How SBA 7(a) Acquisition Financing Works
The SBA doesn't lend money directly — it guarantees loans made by SBA-approved lenders (banks and non-bank lenders). The guarantee reduces lender risk, which allows lenders to approve deals they otherwise wouldn't.
Key parameters for acquisition financing:
- Maximum loan amount: $5 million
- Buyer equity injection: Minimum 10% of the total project cost (acquisition price plus working capital)
- SBA guarantee: 75-85% of loan amount, depending on loan size
- Loan term: Up to 10 years for business acquisitions (25 years for real estate)
- Interest rate: Variable, tied to Prime or SOFR + spread — typically Prime + 2.75% to 3.75%
SBA Eligibility Requirements
The business must be:
- A for-profit business operating in the United States
- Within SBA size standards for its industry (generally under $7.5M in net income or under a revenue threshold)
- Unable to obtain conventional financing on reasonable terms (effectively satisfied by the nature of SMB deals)
The buyer must:
- Have relevant management experience or industry background
- Meet creditworthiness standards (typically 650+ credit score minimum, though lenders vary)

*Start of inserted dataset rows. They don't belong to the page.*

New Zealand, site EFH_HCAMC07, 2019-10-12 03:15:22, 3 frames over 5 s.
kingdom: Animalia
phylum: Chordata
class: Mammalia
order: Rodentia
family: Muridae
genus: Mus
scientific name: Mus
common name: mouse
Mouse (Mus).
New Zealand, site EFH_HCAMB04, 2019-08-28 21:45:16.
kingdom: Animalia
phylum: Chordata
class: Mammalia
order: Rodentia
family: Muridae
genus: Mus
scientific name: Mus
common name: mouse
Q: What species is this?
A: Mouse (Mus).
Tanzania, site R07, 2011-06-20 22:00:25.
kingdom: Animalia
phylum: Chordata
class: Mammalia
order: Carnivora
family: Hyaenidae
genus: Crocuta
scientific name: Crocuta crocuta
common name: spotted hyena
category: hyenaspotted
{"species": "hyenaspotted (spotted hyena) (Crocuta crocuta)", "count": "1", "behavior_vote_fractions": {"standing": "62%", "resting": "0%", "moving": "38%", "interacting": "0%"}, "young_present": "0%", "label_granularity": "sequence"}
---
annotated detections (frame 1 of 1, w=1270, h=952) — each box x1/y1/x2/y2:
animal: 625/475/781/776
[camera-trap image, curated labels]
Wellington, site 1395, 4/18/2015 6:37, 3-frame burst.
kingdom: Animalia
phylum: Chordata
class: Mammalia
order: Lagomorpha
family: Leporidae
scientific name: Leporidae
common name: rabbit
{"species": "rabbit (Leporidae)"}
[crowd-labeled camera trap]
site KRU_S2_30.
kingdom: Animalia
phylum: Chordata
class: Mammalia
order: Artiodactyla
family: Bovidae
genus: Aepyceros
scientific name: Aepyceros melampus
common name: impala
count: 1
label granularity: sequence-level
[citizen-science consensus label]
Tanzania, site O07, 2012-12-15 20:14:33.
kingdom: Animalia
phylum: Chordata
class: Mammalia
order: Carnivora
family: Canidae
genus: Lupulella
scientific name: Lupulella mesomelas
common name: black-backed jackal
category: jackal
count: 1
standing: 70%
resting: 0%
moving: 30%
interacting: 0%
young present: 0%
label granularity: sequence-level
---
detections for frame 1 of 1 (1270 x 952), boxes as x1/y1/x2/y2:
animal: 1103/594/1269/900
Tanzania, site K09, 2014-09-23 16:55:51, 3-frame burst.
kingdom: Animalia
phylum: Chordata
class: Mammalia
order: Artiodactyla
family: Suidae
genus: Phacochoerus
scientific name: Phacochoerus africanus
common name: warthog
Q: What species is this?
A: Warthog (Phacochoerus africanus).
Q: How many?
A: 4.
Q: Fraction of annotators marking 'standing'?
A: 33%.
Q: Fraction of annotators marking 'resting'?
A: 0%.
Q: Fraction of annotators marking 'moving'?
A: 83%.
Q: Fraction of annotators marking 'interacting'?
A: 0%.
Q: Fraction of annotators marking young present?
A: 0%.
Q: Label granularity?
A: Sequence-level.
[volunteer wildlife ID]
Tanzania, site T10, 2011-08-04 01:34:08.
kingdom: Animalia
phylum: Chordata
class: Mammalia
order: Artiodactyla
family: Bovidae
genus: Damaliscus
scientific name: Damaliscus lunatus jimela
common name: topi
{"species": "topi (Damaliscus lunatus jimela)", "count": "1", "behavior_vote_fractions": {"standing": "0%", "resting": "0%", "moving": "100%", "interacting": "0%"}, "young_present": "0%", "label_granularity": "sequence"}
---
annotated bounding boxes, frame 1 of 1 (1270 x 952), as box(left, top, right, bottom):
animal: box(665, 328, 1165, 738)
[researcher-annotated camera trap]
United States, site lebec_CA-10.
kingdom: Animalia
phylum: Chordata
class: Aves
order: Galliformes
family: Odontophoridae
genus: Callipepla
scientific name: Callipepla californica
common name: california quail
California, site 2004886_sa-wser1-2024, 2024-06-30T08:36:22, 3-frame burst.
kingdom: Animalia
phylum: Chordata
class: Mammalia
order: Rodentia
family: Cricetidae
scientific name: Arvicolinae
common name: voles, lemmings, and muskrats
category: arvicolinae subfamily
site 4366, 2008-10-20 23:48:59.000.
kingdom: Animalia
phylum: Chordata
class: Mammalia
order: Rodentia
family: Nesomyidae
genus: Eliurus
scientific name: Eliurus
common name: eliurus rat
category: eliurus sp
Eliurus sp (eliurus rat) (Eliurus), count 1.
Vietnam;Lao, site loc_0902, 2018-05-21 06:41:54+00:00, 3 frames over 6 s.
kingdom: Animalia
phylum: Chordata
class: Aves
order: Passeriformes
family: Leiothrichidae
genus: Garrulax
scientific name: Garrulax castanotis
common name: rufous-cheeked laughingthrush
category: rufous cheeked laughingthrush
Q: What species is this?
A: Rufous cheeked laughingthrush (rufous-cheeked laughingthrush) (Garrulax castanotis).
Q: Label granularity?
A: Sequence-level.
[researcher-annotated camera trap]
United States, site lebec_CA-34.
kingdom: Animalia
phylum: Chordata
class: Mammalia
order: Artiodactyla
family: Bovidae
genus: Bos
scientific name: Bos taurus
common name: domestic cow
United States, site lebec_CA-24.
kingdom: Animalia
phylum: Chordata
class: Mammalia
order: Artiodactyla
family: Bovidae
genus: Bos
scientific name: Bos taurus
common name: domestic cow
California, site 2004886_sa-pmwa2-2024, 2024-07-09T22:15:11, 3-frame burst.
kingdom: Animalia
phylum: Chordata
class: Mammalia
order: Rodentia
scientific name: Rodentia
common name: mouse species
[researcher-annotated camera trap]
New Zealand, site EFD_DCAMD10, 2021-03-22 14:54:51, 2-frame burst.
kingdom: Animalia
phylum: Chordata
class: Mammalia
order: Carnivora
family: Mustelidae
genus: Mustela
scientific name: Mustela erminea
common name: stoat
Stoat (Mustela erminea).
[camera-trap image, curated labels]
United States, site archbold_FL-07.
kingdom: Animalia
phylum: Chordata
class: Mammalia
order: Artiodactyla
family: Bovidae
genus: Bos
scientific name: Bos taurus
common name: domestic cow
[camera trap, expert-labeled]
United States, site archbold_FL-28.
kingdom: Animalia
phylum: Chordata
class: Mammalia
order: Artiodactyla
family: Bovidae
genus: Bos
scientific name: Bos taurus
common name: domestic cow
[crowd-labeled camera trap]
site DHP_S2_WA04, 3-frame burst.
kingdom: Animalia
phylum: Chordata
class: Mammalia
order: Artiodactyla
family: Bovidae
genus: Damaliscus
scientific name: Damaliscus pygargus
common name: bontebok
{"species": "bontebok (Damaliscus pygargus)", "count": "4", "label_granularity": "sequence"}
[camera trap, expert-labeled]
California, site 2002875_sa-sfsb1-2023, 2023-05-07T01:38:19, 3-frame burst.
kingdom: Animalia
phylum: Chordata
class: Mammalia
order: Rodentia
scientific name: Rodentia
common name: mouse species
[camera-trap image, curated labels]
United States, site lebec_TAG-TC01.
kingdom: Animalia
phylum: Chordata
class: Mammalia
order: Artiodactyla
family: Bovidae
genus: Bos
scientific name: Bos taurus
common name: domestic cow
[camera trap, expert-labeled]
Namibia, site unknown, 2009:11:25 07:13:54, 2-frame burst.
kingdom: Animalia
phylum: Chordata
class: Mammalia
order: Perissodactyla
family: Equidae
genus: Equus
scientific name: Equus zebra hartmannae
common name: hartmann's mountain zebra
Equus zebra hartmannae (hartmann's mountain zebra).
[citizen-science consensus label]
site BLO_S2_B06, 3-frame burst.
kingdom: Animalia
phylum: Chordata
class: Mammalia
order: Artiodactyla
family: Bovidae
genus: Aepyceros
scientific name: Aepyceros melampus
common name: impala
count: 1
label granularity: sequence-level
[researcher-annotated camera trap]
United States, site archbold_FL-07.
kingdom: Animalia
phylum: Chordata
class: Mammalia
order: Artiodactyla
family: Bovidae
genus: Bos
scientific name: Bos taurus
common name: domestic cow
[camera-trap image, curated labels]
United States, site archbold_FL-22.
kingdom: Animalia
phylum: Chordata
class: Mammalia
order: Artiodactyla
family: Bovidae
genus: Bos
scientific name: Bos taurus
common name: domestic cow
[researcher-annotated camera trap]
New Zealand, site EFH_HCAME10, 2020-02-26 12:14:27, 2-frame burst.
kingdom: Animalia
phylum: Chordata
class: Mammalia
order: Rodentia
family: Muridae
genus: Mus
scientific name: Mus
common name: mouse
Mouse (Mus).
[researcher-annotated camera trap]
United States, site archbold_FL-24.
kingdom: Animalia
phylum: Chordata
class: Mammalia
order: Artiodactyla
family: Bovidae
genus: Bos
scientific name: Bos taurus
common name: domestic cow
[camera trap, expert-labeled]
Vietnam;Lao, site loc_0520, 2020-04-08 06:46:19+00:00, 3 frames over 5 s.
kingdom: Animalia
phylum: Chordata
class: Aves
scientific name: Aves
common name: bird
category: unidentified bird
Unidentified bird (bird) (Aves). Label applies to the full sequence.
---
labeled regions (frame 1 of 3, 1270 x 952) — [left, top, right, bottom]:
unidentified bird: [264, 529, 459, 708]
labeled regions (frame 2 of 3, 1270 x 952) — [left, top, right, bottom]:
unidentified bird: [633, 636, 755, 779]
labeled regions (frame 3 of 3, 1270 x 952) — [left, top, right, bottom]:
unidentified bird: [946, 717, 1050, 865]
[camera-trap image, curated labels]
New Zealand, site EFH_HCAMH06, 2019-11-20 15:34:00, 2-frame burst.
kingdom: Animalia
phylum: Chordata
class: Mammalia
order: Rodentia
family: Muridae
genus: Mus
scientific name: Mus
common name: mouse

- Provide a full personal financial statement
- Not already own a business that would conflict
The 10% Equity Injection Rule
The 10% equity injection is the minimum — lenders may require more. On a $1M acquisition, the buyer must inject $100K. This can come from personal savings, 401(k) rollover (ROBS structure), or gifts from family.
Seller financing can count toward the injection in some structures — but there are rules. SBA rules allow seller financing to count toward equity injection if it is on full standby (no principal or interest payments for two years). If the seller note is not on standby, it typically does not count toward equity injection.
What Kills SBA Fundability
- Customer concentration: A single customer above 25-30% of revenue makes most lenders uncomfortable
- Declining revenue: Three-year revenue trend matters; consistent declines are often disqualifying
- Below-market owner comp: If the business can't support market-rate management compensation and still service the debt, it won't pencil
- Certain industries: Cannabis, gambling, lending, and others are SBA-ineligible
An SBA lender will stress-test whether the business can service the acquisition debt from cash flow. A $1M loan at 9% over 10 years costs roughly $12,700/month ($152,400/year). The business must generate enough SDE — after paying a market-rate manager — to cover this payment with a cushion. If SDE is $280K and management replacement costs $100K, that leaves $180K — enough to service $152K in annual debt with a 1.18x DSCR. Below 1.25x DSCR, most SBA lenders get uncomfortable.